Passage shown:

There’s Enough Gas for Everyone!

It almost seems like déjŕ vu as Gazprom (Russia) dominates the news yet again over the Christmas & New Year period. Last year it was with their dispute with Ukraine (see our article at http://www.mjmenergy.com/MZINE/2006/February_06.htm) this year Belarus. Maybe it is a strange coincidence that these things happen at the coldest time of the year which is an interesting time to be having an argument over how much you want to charge/pay for your gas. 

If you have followed this story over the last couple of months, you will know that Gazprom have not been slow to announce that they will cut off gas supplies to Belarus if their terms were not agreed and a new gas supply contract signed by January 1st. You would also know that Belarus were not slow to respond by threatening to interrupt Russian gas supplies flowing through Belarus to Europe, which accounts for around 20% of Russia’s export to Europe. But what are the real facts and what was the motivation behind this latest squabble between Russia and another former member state.

Dataset content:
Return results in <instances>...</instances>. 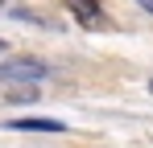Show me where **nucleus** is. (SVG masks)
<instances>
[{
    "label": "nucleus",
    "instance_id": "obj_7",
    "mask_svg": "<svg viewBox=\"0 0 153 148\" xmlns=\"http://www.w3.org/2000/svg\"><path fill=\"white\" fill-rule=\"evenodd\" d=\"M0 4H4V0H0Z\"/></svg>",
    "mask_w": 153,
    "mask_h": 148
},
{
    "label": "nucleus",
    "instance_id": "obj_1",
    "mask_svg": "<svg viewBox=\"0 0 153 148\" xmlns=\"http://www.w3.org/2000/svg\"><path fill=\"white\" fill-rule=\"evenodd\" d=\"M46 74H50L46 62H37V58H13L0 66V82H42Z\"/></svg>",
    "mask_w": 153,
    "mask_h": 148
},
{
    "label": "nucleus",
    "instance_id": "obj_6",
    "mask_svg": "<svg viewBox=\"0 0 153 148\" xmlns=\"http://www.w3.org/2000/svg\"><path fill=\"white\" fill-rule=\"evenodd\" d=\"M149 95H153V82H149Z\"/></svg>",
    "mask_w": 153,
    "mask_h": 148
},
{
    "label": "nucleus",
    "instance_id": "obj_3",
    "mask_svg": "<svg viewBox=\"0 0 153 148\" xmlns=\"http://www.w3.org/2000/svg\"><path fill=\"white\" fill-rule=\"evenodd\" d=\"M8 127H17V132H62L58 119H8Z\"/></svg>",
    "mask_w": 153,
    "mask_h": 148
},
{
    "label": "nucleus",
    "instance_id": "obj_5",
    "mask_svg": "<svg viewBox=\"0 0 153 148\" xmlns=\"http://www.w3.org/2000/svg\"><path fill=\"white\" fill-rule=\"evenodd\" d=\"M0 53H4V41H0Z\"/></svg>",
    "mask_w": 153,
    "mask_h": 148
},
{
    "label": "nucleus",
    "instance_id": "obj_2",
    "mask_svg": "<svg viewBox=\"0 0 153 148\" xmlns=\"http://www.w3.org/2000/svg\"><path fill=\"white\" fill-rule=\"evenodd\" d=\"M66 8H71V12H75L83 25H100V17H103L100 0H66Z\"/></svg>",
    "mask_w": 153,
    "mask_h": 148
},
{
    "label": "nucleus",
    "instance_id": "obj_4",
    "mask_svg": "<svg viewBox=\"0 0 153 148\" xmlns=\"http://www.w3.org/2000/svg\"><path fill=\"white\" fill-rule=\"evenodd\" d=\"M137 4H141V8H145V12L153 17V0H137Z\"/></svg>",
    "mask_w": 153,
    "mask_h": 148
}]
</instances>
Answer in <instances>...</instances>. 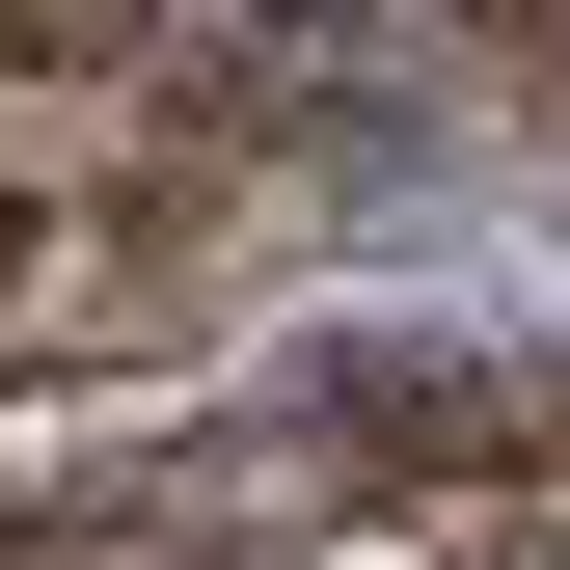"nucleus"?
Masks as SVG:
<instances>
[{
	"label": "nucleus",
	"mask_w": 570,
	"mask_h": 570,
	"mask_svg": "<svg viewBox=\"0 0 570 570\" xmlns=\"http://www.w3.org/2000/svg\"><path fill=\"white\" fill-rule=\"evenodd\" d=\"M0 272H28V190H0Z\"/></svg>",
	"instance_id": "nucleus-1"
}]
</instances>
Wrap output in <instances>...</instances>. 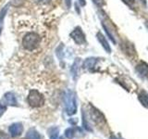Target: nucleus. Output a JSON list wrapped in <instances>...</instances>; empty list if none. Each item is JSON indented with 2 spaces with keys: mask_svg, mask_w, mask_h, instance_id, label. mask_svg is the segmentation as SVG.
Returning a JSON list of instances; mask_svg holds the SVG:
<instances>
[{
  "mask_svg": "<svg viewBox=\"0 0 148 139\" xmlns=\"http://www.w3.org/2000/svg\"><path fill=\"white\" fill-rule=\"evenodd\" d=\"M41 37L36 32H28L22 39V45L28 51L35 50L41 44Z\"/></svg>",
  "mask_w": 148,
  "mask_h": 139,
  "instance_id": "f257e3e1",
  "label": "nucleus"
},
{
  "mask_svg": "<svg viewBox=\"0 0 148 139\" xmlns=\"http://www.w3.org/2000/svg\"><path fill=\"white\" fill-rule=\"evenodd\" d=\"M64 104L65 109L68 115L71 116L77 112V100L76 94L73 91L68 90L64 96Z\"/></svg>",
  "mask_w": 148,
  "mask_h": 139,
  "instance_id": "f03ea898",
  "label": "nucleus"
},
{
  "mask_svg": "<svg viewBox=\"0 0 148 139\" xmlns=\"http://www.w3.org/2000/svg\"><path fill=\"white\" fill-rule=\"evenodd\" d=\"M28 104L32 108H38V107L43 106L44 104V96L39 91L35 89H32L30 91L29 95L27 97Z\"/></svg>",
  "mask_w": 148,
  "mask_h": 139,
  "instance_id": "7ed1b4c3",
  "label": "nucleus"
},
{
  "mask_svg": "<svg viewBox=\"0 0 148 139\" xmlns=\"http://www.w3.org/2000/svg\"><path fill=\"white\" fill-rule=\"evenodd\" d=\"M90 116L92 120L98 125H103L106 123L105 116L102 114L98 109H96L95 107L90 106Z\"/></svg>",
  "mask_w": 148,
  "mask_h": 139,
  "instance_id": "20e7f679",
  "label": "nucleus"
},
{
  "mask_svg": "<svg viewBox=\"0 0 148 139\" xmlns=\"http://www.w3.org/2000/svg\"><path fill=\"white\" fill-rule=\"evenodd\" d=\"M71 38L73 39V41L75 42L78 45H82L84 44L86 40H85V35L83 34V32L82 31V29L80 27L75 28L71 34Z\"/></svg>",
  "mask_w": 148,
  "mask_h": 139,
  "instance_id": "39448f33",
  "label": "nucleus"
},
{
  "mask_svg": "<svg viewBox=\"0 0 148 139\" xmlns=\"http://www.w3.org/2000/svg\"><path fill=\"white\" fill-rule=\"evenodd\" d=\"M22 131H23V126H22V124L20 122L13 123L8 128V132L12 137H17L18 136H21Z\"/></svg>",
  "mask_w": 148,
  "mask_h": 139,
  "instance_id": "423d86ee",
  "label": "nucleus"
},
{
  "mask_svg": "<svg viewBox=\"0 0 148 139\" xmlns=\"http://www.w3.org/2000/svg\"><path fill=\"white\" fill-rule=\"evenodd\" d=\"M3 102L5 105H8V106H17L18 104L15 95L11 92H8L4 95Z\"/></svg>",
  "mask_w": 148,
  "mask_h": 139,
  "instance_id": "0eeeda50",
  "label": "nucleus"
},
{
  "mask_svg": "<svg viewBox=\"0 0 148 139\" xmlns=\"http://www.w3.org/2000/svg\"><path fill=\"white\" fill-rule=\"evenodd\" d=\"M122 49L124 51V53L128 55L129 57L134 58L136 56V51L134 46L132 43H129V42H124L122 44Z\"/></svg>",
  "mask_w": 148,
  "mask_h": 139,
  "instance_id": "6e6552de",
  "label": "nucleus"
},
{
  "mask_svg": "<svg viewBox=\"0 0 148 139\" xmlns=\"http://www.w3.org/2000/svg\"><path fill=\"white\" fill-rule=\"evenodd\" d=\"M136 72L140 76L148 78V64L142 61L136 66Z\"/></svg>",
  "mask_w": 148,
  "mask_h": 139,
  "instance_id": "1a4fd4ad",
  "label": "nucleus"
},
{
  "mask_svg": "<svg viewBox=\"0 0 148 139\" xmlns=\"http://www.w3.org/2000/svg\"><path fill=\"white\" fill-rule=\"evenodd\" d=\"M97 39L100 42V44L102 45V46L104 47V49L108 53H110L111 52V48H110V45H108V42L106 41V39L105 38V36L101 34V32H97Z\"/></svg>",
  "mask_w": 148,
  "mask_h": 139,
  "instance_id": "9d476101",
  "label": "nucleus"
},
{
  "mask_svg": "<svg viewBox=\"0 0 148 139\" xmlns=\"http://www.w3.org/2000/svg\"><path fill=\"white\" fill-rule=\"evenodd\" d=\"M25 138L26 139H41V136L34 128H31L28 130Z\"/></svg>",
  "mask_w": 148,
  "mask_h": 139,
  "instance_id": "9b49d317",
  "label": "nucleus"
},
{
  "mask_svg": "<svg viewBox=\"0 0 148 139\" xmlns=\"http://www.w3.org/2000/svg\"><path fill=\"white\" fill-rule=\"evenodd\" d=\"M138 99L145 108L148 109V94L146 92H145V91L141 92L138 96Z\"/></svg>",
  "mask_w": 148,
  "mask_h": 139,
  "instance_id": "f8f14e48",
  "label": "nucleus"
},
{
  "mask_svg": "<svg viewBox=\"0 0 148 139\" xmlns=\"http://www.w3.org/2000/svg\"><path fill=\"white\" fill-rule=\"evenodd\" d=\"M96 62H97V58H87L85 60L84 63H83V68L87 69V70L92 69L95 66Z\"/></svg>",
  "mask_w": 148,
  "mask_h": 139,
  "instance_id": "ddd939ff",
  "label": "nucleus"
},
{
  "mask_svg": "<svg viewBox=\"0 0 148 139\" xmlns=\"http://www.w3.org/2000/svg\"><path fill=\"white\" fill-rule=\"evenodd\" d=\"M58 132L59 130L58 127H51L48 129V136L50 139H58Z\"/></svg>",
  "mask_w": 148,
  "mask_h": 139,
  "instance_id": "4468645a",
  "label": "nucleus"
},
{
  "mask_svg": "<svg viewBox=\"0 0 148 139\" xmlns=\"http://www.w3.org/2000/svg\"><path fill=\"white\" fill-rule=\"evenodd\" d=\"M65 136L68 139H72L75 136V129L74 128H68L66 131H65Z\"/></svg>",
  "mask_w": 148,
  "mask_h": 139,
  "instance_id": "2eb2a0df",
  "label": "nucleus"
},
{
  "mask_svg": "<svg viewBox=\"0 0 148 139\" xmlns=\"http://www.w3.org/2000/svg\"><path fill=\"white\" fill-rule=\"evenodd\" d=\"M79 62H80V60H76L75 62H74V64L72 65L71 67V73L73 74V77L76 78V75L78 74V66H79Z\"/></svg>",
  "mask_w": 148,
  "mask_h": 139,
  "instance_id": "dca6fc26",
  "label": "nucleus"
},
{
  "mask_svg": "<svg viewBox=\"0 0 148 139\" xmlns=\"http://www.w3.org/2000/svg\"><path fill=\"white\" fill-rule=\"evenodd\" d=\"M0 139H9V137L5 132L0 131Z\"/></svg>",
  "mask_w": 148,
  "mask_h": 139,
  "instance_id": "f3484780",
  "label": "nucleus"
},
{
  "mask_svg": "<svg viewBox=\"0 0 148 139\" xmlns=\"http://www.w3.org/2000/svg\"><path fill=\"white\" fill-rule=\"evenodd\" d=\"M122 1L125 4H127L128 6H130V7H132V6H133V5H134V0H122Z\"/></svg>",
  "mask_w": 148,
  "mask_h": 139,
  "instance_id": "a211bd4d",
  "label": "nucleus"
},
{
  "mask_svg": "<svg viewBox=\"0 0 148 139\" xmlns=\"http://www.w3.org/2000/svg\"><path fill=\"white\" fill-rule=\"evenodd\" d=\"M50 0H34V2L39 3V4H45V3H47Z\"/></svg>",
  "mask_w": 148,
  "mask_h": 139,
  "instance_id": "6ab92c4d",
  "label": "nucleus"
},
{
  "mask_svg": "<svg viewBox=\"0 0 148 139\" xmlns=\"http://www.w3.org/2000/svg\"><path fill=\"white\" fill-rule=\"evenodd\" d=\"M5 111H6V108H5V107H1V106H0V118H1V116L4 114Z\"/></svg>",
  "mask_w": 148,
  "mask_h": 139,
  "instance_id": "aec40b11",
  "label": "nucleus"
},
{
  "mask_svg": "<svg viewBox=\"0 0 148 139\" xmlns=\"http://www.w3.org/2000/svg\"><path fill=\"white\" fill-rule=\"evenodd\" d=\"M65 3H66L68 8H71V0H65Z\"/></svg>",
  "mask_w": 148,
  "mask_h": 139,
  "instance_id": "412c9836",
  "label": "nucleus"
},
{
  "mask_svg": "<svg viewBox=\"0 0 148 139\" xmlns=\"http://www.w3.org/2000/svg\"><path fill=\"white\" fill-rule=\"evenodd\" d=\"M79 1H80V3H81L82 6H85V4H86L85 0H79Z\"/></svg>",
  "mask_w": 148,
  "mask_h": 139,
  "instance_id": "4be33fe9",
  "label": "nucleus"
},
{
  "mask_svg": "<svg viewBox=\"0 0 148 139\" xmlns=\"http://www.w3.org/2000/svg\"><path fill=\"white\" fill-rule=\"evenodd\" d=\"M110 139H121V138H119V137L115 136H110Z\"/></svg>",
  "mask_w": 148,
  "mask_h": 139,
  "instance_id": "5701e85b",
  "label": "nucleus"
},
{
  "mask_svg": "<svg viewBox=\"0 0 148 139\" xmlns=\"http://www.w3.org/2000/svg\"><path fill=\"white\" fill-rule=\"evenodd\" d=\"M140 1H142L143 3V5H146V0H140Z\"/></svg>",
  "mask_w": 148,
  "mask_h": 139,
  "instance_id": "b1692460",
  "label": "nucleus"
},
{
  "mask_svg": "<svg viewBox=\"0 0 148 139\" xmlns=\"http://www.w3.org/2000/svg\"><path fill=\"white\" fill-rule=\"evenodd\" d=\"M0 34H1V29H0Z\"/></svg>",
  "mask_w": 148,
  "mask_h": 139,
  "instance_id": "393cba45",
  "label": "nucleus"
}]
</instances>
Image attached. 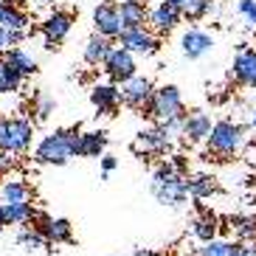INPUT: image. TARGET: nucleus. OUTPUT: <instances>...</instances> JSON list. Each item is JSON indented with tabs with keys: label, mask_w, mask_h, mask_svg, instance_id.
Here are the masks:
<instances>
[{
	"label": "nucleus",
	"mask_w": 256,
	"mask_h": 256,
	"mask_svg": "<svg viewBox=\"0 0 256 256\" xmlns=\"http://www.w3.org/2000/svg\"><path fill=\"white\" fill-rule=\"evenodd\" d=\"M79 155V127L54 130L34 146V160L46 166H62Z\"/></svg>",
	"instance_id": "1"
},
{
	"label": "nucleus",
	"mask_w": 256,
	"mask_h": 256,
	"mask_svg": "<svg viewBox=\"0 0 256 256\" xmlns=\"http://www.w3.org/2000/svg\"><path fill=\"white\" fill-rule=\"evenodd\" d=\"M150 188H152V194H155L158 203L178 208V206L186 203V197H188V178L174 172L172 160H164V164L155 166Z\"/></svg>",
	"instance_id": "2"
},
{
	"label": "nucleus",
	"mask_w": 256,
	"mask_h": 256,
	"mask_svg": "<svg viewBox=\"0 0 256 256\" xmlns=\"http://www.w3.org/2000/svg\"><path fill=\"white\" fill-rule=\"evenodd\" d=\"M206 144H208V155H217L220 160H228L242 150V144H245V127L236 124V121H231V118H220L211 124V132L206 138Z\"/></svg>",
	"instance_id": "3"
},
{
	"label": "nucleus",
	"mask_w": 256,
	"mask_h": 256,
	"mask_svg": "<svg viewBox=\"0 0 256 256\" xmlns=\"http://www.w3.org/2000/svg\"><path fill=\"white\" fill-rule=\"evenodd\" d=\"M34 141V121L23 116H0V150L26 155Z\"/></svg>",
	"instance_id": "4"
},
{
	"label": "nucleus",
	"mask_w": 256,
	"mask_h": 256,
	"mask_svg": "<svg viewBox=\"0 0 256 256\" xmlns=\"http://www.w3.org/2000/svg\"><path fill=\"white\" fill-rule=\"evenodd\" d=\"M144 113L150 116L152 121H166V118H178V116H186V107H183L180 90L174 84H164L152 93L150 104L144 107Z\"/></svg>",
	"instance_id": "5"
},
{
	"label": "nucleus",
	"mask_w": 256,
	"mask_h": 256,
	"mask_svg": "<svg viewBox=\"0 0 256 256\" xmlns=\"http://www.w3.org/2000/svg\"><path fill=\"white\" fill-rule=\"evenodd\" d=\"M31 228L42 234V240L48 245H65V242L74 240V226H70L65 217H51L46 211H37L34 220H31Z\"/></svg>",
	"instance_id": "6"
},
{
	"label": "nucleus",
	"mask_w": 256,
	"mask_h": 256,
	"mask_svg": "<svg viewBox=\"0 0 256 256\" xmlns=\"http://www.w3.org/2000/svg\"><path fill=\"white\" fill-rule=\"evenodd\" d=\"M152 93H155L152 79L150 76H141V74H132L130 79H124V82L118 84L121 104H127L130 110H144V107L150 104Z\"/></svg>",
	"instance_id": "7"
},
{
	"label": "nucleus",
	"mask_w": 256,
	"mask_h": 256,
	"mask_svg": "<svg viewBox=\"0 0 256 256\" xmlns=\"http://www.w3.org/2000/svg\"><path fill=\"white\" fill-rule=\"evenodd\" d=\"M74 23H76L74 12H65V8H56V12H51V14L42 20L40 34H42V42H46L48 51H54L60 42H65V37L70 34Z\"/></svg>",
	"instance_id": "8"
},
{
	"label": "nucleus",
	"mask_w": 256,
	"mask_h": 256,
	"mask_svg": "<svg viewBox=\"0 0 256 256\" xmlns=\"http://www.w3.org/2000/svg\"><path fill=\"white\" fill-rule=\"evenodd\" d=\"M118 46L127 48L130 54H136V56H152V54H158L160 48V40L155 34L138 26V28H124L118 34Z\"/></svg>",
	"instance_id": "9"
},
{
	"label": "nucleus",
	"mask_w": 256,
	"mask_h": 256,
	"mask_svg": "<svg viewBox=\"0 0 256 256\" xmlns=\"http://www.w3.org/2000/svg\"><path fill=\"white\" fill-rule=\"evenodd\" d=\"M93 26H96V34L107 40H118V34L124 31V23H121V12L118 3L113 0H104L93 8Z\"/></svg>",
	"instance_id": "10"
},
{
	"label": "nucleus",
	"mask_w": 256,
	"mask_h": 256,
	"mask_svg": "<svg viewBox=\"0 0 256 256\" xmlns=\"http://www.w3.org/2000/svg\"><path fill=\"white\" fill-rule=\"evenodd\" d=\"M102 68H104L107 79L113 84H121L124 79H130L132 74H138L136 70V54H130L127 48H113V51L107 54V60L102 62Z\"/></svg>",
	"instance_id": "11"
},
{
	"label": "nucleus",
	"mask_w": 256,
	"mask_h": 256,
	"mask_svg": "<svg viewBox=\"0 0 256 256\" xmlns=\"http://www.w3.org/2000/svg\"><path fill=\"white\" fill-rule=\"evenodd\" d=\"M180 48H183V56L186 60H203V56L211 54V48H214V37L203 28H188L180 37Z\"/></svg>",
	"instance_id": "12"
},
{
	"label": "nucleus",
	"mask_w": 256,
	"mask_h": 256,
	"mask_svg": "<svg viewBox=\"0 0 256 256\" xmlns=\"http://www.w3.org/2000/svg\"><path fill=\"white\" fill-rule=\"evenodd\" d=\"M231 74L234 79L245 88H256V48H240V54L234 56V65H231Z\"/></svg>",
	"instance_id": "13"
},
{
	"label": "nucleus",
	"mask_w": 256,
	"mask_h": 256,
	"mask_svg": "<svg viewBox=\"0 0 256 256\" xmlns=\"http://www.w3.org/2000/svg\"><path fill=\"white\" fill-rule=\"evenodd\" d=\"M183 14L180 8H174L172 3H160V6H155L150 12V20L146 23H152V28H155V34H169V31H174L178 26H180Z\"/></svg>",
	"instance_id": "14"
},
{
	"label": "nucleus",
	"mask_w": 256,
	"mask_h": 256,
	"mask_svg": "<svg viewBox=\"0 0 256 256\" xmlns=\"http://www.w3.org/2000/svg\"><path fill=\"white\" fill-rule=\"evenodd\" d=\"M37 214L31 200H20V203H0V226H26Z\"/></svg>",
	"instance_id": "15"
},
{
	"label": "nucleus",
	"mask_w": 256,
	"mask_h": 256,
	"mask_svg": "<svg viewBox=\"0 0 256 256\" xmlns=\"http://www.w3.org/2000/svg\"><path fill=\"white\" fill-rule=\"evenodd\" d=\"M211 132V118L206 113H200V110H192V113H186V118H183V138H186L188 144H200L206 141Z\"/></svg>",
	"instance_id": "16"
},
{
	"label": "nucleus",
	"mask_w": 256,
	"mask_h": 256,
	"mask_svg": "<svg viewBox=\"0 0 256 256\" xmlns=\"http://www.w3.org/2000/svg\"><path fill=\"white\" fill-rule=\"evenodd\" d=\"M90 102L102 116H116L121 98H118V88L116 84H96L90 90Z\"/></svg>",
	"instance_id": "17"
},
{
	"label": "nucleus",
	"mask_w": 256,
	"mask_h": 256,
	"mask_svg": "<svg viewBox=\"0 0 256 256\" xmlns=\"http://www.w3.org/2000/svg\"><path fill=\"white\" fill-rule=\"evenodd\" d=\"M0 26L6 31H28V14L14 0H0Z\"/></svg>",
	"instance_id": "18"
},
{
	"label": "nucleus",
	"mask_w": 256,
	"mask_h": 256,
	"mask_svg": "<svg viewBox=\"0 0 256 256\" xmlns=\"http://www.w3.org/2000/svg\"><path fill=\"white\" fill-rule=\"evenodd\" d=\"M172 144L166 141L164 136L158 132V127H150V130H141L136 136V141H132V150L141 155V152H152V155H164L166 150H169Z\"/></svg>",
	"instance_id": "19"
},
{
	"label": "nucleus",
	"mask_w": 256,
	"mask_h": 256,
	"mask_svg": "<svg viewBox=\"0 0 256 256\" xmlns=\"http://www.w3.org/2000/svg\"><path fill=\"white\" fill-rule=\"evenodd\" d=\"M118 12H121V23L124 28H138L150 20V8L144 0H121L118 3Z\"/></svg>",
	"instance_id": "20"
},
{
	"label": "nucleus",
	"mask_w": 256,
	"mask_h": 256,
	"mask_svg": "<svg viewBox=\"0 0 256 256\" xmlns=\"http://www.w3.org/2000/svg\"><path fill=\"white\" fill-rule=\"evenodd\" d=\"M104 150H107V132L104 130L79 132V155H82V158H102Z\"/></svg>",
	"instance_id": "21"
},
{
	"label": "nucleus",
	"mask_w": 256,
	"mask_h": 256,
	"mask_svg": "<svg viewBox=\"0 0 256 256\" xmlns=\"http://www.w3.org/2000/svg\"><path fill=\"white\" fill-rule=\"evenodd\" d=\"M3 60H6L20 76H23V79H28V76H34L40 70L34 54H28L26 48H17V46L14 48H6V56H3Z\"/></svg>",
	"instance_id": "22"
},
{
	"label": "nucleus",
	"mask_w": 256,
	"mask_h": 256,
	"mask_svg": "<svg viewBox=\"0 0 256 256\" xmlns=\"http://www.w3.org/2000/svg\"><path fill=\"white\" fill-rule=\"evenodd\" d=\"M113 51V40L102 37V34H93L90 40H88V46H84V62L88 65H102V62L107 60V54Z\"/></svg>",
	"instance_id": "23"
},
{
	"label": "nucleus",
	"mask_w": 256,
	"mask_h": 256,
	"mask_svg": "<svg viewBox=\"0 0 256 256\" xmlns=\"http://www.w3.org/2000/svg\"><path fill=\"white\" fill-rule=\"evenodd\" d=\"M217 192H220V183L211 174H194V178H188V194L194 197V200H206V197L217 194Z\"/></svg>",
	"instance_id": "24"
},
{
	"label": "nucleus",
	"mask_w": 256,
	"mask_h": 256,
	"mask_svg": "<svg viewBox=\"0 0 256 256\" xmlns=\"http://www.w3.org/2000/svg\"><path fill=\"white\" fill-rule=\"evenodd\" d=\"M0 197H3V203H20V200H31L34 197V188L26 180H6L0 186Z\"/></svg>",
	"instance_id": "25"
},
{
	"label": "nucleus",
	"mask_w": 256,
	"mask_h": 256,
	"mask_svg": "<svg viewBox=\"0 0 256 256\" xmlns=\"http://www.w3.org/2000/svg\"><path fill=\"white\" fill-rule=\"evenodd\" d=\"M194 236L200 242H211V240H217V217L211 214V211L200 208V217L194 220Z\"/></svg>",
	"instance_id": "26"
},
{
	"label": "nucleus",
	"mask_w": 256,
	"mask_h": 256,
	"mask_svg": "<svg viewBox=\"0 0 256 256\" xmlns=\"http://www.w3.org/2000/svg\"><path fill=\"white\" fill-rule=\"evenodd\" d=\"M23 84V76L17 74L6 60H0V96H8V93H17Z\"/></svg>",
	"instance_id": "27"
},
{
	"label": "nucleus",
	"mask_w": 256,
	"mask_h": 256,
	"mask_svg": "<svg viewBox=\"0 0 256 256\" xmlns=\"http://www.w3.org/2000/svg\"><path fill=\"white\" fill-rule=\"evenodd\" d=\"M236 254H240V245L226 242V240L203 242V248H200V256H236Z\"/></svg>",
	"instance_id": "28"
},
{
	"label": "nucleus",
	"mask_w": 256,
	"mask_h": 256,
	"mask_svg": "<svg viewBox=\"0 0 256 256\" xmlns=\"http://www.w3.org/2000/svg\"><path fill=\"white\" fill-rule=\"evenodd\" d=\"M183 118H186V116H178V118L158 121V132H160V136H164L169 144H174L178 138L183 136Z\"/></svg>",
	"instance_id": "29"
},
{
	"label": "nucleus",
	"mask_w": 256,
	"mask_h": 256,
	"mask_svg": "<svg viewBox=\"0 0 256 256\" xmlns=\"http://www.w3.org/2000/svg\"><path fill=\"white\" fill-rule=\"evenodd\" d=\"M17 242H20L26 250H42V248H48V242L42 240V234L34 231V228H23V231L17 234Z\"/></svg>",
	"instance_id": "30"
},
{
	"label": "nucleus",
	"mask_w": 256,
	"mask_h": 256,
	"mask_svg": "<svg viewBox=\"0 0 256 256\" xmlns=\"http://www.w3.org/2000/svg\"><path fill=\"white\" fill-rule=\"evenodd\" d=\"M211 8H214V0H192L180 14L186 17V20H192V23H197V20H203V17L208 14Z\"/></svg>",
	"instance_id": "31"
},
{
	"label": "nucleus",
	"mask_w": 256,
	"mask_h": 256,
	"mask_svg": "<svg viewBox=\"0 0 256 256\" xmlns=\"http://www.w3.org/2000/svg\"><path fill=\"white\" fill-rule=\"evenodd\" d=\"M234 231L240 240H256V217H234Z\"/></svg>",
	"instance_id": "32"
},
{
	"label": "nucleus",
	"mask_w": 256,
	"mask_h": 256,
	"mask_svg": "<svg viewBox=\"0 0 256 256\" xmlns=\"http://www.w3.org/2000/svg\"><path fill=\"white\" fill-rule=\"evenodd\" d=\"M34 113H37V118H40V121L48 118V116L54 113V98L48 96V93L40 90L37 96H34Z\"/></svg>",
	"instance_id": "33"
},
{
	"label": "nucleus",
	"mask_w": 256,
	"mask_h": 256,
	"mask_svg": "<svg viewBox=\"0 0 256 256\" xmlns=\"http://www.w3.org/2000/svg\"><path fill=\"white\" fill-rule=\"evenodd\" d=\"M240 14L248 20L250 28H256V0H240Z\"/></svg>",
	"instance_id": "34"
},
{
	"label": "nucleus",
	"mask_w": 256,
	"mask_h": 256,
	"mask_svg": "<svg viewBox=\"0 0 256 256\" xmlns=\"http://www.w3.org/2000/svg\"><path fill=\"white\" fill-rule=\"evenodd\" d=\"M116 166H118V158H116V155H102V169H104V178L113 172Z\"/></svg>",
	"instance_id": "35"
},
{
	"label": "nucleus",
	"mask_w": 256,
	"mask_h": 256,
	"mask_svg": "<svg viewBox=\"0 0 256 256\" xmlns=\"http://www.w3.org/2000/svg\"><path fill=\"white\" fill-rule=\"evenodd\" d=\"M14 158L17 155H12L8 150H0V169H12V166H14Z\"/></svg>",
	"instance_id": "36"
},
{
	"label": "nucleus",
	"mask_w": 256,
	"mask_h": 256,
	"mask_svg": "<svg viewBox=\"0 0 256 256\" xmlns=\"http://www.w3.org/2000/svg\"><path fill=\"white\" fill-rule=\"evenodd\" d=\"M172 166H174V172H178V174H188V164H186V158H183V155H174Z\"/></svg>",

Requirements:
(1) Please repeat the gas dispute passage word for word from "There’s Enough Gas" to "for your gas.".
(2) Answer these from the gas dispute passage:
(a) Which country was Gazprom in dispute with the year before?
(b) By what date did Gazprom want a new supply contract signed?
(c) About what share of Russia's exports to Europe flows through Belarus?
(3) Summarize the gas dispute passage in two sentences.
Use only the gas dispute passage, not the data.

Results:
(1)
There’s Enough Gas for Everyone!

It almost seems like déjŕ vu as Gazprom (Russia) dominates the news yet again over the Christmas & New Year period. Last year it was with their dispute with Ukraine (see our article at http://www.mjmenergy.com/MZINE/2006/February_06.htm) this year Belarus. Maybe it is a strange coincidence that these things happen at the coldest time of the year which is an interesting time to be having an argument over how much you want to charge/pay for your gas.

(2)
(a) Ukraine
(b) January 1st
(c) Around 20%

(3) Gazprom is in the news again over the Christmas and New Year period, this time in a dispute with Belarus, after a dispute with Ukraine the year before. Gazprom threatened to cut off gas supplies to Belarus if a new supply contract was not signed by January 1st, and Belarus responded by threatening to interrupt the Russian gas that flows through it to Europe.